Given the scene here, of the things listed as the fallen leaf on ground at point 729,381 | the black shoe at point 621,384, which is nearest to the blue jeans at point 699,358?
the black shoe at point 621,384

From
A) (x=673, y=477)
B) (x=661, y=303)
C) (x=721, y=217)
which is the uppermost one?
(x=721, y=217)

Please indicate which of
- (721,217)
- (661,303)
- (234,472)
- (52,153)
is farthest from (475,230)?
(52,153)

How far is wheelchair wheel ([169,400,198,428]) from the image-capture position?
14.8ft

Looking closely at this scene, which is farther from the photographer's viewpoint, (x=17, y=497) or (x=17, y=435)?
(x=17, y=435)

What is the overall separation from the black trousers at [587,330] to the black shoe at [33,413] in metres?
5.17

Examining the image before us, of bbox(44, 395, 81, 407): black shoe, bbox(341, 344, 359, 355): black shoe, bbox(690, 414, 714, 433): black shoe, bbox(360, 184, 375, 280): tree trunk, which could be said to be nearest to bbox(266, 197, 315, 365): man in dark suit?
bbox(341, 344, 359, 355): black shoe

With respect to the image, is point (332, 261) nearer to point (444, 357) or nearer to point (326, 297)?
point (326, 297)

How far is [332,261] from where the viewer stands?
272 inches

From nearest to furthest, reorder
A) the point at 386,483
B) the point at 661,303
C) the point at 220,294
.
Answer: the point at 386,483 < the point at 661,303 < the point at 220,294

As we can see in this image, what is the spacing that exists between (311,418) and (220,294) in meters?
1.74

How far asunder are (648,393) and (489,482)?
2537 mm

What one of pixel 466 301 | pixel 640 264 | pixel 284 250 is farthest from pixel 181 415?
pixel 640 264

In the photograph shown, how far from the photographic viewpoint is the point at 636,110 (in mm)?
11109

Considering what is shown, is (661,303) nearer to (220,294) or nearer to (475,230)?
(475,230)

____

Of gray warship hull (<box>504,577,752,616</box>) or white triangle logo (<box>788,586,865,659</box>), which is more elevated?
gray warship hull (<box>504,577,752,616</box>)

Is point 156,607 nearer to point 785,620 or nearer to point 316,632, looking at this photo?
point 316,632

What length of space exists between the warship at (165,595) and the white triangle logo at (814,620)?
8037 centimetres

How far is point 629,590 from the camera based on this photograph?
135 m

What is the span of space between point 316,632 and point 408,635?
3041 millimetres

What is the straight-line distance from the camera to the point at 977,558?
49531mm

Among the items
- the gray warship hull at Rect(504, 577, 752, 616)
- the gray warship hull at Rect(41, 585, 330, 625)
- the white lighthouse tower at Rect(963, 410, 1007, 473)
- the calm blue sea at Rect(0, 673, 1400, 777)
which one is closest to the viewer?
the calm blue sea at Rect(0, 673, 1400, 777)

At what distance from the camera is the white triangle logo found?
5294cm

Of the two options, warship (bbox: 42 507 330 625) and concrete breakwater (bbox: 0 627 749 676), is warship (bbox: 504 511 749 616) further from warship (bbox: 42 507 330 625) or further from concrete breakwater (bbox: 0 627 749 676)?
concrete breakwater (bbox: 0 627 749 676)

____

Exercise prompt
Please count the lines in the material above that contain the string "warship" and reply with the number alone.

Solution for this exercise
6